Gelişimin sürdürülebilir olması için şüphesiz karlılık olması gerekir. Her kentsel dönüşüm alanında maksimum kazanç elde etmek isteyen geliştiricilere fiyat ve değerleme denetimi getirilmediği sürece, bölgesel fiyat dağılımı dengesiz yükselmeye devam edecektir.
İstanbul’un kentsel dönüşüm bölgelerinden Fikirtepe’i ele alalım. C sınıfı bir yapılaşmanın olduğu bir bölgede residencelar inşaa ediliyor ve fiyatlar neredeyse Bağdat Caddesi ortalamasında. Bir mahalle kültürünü ve yaşam alışkanlıklarını yitiriyor. Kötü yaşam koşullarının ne kültürü var diyebilirsiniz. Her yaşam alanının alışkanlıkları varıdır. Sırf daha fazla kar etmek amacıyla, çocukları okullarından edip, insanları komşularından ayırıp sırf daha pahalı bir mahalle yaratacağım diye farklı bir bölgeye taşınmak zorunda bırakmak doğru değildir. Bölgeler zaman içerinde daha homojen bir şekilde zenginleşebilir ama bunu hızlı bir yıkım ve yerine alınamayacak kadar pahalı binalar yapmakla çözüme ulaşmak ekonomik koşullarla halka tecrit dayatmasıdır.

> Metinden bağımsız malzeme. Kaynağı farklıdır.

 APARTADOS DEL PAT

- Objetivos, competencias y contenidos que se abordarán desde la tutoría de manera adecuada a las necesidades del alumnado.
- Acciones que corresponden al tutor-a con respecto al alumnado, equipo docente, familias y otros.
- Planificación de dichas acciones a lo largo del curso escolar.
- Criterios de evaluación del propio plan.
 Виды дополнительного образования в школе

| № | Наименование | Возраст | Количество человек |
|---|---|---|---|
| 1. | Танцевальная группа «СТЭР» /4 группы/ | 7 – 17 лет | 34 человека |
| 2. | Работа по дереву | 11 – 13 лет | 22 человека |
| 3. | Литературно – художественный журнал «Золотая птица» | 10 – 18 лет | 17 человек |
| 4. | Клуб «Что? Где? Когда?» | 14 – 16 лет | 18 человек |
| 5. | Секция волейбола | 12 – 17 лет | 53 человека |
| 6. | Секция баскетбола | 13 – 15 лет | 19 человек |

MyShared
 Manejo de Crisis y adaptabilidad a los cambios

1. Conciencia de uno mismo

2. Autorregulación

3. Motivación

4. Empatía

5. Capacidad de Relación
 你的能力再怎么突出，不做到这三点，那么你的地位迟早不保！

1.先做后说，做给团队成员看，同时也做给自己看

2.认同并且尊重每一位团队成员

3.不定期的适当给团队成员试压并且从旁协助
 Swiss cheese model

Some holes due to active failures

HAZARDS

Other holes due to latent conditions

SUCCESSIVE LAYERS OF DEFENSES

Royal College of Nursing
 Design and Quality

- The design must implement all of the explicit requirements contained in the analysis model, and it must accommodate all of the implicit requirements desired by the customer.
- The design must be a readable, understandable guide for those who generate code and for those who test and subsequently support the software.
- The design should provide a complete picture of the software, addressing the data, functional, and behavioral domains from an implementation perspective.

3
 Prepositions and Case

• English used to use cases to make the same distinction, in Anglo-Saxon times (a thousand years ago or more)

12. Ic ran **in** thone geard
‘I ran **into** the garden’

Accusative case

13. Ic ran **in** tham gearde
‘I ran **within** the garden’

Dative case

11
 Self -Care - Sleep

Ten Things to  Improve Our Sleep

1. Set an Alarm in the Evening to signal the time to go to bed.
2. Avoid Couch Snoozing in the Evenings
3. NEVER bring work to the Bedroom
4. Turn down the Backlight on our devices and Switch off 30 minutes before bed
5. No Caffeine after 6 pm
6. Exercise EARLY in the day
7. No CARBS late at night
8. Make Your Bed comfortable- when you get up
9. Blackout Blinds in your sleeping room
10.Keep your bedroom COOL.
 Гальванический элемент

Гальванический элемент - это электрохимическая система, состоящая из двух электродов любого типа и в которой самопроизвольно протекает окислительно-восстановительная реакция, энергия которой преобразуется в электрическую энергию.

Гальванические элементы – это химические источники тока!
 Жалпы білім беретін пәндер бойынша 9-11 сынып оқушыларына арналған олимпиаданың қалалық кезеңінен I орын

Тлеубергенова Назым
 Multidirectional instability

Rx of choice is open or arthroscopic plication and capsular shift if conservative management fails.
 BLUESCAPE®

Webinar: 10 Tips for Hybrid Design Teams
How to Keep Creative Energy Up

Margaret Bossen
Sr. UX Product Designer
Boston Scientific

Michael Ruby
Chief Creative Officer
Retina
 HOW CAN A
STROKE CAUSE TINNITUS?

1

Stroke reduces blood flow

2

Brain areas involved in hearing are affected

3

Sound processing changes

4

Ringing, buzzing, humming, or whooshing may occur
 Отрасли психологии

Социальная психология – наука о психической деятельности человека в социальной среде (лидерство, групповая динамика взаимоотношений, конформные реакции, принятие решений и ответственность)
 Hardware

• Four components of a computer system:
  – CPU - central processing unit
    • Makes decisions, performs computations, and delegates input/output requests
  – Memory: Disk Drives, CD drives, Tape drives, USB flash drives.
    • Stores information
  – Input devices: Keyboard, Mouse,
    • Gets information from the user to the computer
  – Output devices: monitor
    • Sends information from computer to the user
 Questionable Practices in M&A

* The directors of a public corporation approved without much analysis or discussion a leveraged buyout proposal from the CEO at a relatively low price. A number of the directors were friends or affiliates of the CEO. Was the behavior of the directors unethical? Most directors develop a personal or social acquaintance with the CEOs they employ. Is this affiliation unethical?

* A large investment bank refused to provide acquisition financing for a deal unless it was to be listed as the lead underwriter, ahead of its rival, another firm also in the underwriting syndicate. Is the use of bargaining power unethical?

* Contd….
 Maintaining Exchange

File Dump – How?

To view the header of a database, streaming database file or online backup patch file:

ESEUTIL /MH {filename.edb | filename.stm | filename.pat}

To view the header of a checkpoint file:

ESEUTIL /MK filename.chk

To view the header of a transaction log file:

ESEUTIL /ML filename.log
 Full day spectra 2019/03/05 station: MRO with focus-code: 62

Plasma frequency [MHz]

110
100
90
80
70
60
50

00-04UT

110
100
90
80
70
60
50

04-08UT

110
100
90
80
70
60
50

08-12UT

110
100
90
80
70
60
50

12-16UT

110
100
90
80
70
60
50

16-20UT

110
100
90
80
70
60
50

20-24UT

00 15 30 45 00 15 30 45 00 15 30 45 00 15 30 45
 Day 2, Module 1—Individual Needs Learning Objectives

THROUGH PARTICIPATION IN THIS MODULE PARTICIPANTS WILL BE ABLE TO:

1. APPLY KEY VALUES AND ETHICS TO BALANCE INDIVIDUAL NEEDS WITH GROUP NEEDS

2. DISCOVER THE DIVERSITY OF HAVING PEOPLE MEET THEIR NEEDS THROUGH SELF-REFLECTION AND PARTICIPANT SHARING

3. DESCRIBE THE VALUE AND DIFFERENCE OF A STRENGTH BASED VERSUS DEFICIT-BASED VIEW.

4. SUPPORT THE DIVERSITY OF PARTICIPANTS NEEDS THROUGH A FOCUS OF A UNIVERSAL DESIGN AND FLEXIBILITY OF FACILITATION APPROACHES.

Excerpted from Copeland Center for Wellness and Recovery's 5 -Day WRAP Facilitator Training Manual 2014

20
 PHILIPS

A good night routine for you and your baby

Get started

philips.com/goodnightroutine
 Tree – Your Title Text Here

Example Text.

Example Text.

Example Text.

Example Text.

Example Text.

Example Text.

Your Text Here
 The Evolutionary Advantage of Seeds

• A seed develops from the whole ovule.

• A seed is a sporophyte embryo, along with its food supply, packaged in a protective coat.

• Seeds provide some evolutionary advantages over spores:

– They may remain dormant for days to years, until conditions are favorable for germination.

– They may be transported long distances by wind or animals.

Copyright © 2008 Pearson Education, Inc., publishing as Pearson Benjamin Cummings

-Ama “Bu hamleden o mahalle halkı kazanç sağlıyor.” Şüphesiz!.. Ama kazanç sağlamak yeni yaşam koşullarına ayak uydurabilecek düzeye getirmiyor. Yenilenen bölgelerin etrafında oturan ve bu alanlarda yatırım yapmayı hedefleyen orta gelirli kişiler, gelirleri doğrultusunda şehir dışına itiliyor.
Aslında dengesizlik, tamamen kazancın yer değiştirmesi.. “Düzensiz ve dengesiz bir değişim.” Üniversite mezunu, bir yöneticisiniz ve yaşam alışkanlıklarınız merkezi bir bölgede ve yan mahalleniz kentsel dönüşüm amaçlı yıkıldı yenilenecek. Buradan bir gayrimenkul sahibi olma şansına sahip olmalısınız. Şuan ihtiyaç, beyaz yakalının yaşam alışkanlıklarını devam ettirdiği bölgede, orta segment projelerdir.
İstanbul bu dengesiz değişimden acı sonuçlar çıkartıyor, yüksek kar amaçlı yapılan lüks projelerdeki satılamayan stoklar geliştiricilerin canını sıkıyor. Umarım bu hataları İzmir gibi şehirler tekrar etmez. Her gelişimin ilk olanından çıkartılacak dersler vardır. İyi değerleme, verilen imarlarda geliştiricilere getirilecek yapı sınıflandırma kısıtlamaları ve yaşam alışkanlıklarına saygı bizim bu dönüşümün daha mantıklı yapmasına olanak sağlayacaktır.
Kaliteli ve pahalı üretip satılmaması mı? İhtiyaca göre üretip, alıcısıyla buluşturmak mı?